» Short task: Transcribe the listing verbatim, starting with its first line and continuing through the line that contains "the dark tree silhouette at [280,103,364,203] <", with both of those lines included.

» Supplied entries:

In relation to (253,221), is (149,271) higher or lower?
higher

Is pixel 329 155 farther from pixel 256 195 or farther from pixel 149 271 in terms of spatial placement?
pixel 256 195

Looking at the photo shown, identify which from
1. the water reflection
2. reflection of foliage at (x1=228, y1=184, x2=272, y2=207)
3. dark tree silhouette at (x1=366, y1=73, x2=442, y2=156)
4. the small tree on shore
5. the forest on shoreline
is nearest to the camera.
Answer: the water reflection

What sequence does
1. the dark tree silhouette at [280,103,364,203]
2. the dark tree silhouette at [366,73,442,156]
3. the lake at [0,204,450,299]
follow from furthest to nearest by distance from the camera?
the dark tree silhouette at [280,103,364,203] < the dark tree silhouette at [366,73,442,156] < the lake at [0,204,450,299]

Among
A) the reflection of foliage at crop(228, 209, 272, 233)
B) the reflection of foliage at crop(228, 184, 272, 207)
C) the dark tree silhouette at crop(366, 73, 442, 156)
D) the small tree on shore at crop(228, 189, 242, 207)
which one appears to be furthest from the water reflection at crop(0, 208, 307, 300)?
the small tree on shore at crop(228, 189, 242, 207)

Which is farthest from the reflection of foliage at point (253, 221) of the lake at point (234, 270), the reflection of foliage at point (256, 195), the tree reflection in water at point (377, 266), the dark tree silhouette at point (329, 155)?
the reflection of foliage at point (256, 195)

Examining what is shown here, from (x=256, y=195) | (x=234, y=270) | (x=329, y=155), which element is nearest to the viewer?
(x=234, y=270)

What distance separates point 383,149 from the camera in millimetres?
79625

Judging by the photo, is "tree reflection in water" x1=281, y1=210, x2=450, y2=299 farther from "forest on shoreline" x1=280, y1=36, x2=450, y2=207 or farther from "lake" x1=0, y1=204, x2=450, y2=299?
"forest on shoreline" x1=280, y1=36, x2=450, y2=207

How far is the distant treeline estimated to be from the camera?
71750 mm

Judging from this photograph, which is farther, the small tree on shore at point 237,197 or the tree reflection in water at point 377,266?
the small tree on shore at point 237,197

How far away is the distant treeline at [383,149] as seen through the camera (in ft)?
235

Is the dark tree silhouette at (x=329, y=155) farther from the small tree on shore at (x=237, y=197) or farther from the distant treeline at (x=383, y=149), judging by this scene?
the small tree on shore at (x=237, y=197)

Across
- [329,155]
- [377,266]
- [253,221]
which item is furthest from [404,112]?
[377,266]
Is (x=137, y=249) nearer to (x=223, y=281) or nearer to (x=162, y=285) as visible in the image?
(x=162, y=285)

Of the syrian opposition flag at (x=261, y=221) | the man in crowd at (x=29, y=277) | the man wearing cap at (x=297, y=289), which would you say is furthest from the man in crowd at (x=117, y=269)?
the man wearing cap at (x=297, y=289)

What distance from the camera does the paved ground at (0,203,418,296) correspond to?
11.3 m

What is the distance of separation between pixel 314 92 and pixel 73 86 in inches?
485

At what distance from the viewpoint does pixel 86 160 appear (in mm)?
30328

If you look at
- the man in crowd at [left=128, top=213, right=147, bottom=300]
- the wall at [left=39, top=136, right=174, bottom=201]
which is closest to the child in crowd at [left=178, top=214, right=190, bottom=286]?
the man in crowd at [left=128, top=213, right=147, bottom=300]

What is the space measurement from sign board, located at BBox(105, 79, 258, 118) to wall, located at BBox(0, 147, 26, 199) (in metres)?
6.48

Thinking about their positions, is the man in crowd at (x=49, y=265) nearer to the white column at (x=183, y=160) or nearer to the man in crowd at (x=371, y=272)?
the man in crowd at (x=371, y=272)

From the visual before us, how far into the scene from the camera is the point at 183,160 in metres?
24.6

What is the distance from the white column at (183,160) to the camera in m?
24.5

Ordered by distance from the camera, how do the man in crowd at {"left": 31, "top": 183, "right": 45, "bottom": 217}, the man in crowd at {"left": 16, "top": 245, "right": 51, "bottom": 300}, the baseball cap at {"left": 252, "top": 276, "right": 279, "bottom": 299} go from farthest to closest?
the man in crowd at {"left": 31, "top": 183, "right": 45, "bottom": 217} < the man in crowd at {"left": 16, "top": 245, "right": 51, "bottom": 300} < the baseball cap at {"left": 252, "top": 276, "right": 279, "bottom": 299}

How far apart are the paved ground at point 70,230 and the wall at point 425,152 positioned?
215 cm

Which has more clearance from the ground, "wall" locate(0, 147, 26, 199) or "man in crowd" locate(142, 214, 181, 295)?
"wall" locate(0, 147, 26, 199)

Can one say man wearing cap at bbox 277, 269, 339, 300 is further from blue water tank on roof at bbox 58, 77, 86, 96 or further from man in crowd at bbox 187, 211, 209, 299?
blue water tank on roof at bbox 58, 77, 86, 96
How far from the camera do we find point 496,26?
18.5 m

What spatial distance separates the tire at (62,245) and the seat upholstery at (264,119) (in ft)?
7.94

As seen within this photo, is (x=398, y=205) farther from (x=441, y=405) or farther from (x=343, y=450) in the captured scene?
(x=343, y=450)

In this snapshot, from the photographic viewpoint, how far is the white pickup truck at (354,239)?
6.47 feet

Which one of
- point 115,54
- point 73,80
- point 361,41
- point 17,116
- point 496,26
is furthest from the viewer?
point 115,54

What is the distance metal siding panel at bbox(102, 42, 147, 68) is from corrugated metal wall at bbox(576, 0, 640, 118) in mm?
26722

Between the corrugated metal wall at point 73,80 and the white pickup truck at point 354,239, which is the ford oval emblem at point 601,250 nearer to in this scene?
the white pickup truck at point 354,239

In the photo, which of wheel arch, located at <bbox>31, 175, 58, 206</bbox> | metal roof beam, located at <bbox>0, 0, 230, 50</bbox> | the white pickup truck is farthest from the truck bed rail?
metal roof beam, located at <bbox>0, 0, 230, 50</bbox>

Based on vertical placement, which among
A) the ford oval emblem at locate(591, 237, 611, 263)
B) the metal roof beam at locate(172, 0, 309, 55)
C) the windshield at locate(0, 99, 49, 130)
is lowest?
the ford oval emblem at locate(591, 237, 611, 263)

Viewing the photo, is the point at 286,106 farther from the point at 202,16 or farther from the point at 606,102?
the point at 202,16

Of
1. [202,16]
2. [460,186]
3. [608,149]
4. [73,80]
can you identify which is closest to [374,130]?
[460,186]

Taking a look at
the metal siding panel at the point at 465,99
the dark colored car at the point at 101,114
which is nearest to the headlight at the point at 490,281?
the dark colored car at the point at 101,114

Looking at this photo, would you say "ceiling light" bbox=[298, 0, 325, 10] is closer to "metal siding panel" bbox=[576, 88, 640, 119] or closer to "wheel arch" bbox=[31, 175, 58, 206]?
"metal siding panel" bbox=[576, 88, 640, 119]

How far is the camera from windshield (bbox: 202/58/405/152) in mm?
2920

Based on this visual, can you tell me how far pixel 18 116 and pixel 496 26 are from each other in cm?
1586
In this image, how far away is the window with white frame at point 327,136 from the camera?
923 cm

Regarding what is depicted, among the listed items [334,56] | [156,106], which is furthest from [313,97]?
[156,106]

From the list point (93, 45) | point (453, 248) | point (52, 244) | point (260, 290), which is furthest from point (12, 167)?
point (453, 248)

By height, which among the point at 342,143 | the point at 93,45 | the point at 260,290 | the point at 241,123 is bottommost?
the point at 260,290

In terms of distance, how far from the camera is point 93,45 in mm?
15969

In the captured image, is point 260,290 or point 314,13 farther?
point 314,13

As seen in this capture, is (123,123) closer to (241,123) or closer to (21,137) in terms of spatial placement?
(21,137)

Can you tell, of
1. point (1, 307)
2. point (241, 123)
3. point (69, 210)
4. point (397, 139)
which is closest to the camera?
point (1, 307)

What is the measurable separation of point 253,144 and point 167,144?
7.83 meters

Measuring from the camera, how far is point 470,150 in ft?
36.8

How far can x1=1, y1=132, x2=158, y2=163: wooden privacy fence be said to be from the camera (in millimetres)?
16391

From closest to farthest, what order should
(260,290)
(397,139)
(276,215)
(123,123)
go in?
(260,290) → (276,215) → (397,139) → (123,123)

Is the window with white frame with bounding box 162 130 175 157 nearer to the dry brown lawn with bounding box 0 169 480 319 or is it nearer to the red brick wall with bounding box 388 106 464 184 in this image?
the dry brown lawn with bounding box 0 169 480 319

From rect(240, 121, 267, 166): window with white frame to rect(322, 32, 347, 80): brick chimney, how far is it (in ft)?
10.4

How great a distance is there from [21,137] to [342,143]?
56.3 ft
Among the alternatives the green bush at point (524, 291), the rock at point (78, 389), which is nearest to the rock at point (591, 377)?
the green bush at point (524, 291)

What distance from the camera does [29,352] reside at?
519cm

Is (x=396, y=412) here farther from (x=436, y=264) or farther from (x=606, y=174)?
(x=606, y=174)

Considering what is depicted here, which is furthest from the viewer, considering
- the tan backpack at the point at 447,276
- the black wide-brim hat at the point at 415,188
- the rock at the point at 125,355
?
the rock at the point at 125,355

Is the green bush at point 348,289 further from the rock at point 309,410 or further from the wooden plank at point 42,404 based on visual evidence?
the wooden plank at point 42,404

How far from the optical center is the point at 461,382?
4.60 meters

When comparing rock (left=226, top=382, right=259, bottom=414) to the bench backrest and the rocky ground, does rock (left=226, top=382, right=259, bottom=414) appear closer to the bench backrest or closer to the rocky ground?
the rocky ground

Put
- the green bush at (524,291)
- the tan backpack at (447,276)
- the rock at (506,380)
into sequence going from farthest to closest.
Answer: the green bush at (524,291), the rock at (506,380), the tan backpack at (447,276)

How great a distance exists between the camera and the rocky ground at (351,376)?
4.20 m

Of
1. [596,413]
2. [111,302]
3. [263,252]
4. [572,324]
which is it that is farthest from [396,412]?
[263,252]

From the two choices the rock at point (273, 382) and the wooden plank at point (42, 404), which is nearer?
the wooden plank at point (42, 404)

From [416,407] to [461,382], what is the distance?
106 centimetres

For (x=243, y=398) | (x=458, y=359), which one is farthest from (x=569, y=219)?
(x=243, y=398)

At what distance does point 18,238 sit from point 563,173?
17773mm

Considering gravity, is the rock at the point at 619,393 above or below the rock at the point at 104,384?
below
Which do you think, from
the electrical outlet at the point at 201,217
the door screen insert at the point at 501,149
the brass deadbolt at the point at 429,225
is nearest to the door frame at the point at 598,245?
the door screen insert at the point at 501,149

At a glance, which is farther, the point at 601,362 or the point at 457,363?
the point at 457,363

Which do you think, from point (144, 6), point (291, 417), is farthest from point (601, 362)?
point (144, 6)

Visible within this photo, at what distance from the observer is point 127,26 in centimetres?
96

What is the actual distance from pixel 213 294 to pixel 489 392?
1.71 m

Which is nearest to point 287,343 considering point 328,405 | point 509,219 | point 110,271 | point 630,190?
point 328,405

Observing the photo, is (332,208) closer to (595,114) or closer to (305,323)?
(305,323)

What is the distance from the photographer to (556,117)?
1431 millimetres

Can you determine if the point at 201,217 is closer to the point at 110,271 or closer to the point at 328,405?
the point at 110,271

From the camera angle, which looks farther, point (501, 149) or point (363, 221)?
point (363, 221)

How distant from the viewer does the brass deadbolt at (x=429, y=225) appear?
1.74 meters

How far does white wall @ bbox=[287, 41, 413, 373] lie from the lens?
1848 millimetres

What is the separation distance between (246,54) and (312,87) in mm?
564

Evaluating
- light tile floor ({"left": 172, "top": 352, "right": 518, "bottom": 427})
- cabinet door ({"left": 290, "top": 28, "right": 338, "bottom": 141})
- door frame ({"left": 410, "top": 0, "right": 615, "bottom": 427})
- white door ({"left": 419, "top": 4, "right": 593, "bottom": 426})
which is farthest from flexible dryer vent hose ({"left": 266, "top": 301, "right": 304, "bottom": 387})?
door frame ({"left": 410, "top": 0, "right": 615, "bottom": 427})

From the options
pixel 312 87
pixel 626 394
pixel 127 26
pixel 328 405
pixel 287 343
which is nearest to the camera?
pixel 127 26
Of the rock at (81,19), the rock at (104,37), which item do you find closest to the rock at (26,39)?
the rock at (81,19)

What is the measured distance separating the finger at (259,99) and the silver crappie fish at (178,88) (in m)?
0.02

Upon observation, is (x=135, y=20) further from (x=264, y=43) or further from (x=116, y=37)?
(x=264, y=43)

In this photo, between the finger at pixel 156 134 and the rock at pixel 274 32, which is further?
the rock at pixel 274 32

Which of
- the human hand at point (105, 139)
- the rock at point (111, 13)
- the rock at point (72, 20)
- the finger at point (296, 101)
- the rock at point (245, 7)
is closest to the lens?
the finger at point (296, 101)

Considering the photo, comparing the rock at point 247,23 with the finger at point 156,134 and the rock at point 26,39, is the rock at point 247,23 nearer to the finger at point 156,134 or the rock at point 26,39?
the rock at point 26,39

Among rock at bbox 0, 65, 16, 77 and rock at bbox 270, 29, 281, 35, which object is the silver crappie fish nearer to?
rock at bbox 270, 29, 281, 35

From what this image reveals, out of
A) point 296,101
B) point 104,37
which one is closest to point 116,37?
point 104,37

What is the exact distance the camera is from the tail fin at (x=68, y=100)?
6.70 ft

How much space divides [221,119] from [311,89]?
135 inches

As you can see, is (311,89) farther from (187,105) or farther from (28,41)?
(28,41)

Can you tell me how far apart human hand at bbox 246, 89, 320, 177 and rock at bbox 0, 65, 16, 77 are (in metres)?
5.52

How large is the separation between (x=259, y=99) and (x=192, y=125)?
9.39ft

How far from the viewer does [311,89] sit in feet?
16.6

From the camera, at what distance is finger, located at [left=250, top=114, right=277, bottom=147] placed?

» Response below:
In relation to (253,221), is (149,271) higher or lower?
higher

Is pixel 329 155 farther from pixel 256 195 or farther from pixel 149 271 in terms of spatial placement?
pixel 256 195

Looking at the photo shown, identify which from
1. the water reflection
2. reflection of foliage at (x1=228, y1=184, x2=272, y2=207)
3. dark tree silhouette at (x1=366, y1=73, x2=442, y2=156)
4. the small tree on shore
5. the forest on shoreline
is nearest to the camera.
Answer: the water reflection

What sequence does
1. the dark tree silhouette at [280,103,364,203]
2. the dark tree silhouette at [366,73,442,156]
3. the lake at [0,204,450,299]
follow from furthest to nearest by distance from the camera?
the dark tree silhouette at [280,103,364,203] < the dark tree silhouette at [366,73,442,156] < the lake at [0,204,450,299]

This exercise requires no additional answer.